EXERCISE PROMPT :: Copy the records below exactly, from the line containing "How far is point" through the last line, and leave out every picture.

Scene-based reasoning records
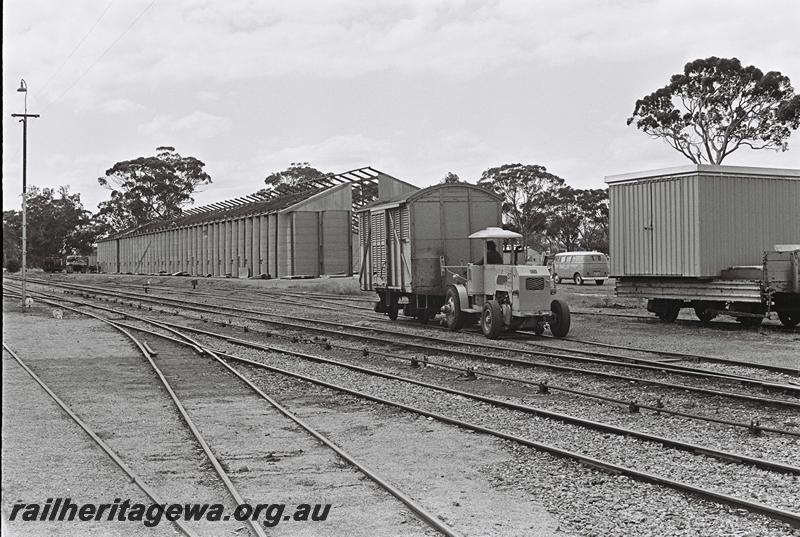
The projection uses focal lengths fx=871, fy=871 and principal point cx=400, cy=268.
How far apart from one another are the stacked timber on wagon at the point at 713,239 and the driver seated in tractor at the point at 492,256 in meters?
4.61

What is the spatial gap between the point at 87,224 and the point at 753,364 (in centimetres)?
10665

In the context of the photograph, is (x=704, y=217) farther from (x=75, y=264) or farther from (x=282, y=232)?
(x=75, y=264)

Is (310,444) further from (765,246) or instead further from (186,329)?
(765,246)

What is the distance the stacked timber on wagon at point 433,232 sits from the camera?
20.7 meters

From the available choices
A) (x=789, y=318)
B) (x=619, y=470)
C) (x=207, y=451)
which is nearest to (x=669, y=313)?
(x=789, y=318)

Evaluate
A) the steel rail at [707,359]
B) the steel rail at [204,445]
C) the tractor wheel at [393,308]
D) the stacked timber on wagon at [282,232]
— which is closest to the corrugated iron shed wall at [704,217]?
the steel rail at [707,359]

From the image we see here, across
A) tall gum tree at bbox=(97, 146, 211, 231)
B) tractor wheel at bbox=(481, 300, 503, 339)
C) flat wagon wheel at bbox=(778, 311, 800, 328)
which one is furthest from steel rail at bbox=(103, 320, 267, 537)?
tall gum tree at bbox=(97, 146, 211, 231)

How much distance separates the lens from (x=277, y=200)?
60.4 metres

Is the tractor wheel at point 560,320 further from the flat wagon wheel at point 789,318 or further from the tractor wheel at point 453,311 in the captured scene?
the flat wagon wheel at point 789,318

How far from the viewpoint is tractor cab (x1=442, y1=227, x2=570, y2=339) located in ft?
59.4

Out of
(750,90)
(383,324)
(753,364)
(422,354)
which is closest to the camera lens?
(753,364)

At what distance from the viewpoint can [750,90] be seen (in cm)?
4675

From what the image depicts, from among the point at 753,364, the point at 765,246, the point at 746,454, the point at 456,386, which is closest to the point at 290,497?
the point at 746,454

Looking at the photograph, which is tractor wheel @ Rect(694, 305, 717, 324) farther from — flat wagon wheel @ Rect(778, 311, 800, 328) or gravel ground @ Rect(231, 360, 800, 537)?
gravel ground @ Rect(231, 360, 800, 537)
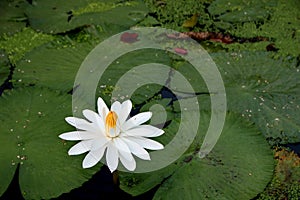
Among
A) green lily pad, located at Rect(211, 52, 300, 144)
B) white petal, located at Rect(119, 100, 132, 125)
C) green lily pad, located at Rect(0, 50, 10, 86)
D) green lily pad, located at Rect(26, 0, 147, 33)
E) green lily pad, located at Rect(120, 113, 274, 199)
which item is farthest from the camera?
green lily pad, located at Rect(26, 0, 147, 33)

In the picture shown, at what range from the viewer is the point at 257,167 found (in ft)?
5.97

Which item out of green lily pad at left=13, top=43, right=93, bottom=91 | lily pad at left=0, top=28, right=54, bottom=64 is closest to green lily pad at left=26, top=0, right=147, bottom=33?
lily pad at left=0, top=28, right=54, bottom=64

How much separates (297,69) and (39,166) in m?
1.30

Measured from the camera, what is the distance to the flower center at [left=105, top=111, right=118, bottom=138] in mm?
1490

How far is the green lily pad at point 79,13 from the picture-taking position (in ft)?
8.32

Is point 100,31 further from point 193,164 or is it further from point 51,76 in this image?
point 193,164

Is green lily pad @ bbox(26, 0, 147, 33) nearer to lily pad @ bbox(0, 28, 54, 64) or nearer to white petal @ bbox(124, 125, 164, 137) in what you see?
lily pad @ bbox(0, 28, 54, 64)

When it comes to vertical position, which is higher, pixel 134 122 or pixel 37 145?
pixel 134 122

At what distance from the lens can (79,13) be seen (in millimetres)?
2613

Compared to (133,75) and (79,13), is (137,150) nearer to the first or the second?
(133,75)

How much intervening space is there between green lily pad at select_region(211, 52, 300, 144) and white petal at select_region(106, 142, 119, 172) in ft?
2.38

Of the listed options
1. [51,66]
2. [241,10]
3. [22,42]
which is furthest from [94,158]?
[241,10]

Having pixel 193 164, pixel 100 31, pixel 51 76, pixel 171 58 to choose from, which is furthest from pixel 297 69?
pixel 51 76

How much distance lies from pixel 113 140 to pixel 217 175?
47cm
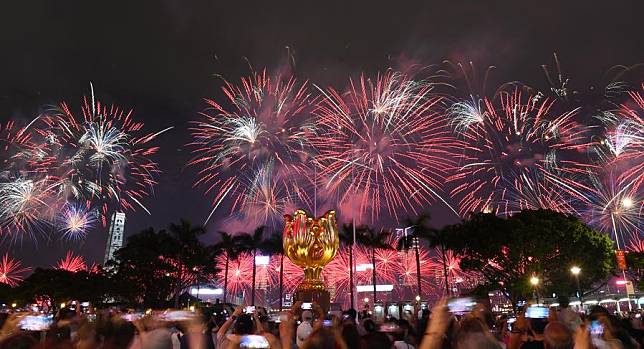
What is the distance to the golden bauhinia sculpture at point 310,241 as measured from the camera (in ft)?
101

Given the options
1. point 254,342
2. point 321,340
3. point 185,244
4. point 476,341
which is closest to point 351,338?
point 254,342

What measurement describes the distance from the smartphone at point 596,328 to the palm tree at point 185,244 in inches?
2125

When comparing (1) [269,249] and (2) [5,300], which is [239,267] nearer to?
(1) [269,249]

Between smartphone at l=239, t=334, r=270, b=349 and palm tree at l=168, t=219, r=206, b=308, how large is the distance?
2141 inches

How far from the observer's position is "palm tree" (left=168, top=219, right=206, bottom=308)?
188ft

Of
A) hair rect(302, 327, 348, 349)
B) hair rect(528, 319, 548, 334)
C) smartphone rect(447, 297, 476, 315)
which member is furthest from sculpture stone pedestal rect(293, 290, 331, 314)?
hair rect(302, 327, 348, 349)

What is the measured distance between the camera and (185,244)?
5750 cm

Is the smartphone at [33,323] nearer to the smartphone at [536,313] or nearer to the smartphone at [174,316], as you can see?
the smartphone at [174,316]

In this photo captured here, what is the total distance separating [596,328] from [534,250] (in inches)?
1441

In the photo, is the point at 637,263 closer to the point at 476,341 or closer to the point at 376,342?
the point at 476,341

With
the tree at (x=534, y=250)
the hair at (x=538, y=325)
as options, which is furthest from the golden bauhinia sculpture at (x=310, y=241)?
the hair at (x=538, y=325)

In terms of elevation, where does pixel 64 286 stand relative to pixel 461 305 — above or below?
above

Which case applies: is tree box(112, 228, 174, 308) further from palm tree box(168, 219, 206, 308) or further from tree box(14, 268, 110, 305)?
tree box(14, 268, 110, 305)

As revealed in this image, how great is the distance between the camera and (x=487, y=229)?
43.1m
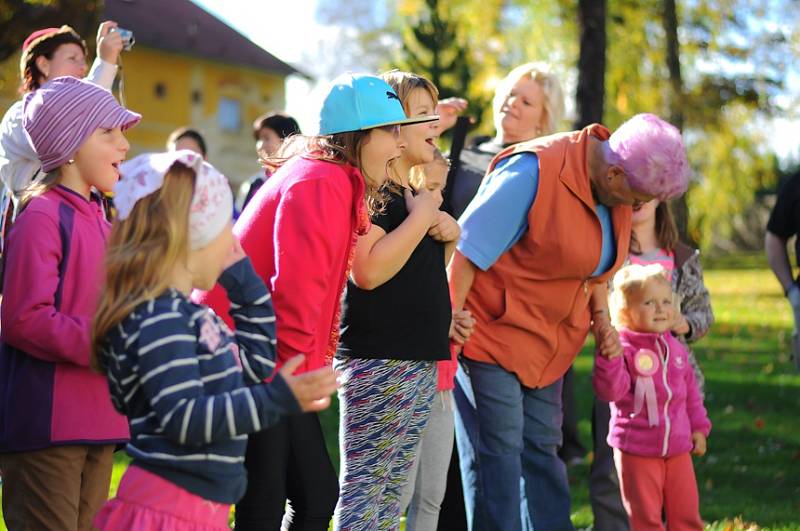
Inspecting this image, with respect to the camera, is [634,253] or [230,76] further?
[230,76]

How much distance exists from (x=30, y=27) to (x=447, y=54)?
2130 cm

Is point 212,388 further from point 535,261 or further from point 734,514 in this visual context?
point 734,514

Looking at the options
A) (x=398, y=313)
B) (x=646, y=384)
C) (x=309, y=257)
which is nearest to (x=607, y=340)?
(x=646, y=384)

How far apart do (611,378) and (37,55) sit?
296 cm

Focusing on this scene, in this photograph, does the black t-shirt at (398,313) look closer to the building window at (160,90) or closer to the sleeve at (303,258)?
the sleeve at (303,258)

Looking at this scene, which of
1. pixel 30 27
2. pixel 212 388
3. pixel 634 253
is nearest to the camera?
pixel 212 388

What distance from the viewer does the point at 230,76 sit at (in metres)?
45.2

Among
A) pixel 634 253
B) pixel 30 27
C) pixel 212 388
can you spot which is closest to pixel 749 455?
pixel 634 253

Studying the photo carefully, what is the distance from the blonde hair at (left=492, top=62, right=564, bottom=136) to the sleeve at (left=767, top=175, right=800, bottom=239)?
2030 millimetres

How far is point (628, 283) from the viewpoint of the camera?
570cm

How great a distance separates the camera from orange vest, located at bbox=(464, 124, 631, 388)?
5.09 metres

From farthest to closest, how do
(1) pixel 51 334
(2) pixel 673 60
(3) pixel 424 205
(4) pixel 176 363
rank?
(2) pixel 673 60 → (3) pixel 424 205 → (1) pixel 51 334 → (4) pixel 176 363

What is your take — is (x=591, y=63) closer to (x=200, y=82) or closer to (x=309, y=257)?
(x=309, y=257)

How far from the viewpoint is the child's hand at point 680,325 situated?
19.0 feet
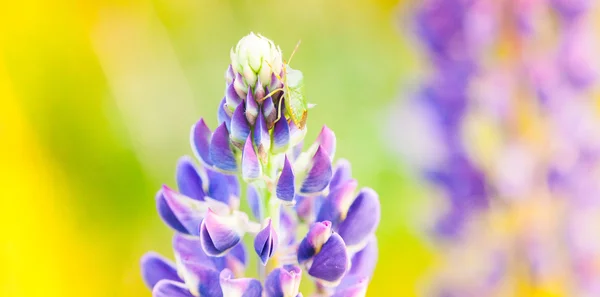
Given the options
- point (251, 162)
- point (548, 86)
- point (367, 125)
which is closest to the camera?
point (251, 162)

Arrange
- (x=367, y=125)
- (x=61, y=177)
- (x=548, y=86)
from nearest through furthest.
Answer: (x=548, y=86)
(x=61, y=177)
(x=367, y=125)

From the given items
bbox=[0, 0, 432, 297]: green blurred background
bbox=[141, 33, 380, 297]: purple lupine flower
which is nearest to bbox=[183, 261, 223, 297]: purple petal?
bbox=[141, 33, 380, 297]: purple lupine flower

REPLY ::
How far is point (628, 283) from the viewpoint of the camera?
570cm

How great a distance separates the camera from orange vest, located at bbox=(464, 124, 631, 388)?
5.09 metres

From farthest to closest, how do
(1) pixel 51 334
(2) pixel 673 60
(3) pixel 424 205
(4) pixel 176 363
rank?
(2) pixel 673 60 → (3) pixel 424 205 → (1) pixel 51 334 → (4) pixel 176 363

What is your take — is (x=591, y=63) closer to (x=200, y=82) or closer to (x=309, y=257)?
(x=309, y=257)

How far from the viewpoint is the child's hand at point 680,325 situated?
19.0 feet
Given the options
- point (251, 162)
- point (548, 86)
- point (367, 125)
which is closest to the camera?
point (251, 162)

Arrange
- (x=367, y=125)
- (x=61, y=177)
- (x=548, y=86)
from nearest through furthest.
Answer: (x=548, y=86)
(x=61, y=177)
(x=367, y=125)

From the given items
bbox=[0, 0, 432, 297]: green blurred background
bbox=[141, 33, 380, 297]: purple lupine flower
which is nearest to bbox=[183, 261, 223, 297]: purple petal?
bbox=[141, 33, 380, 297]: purple lupine flower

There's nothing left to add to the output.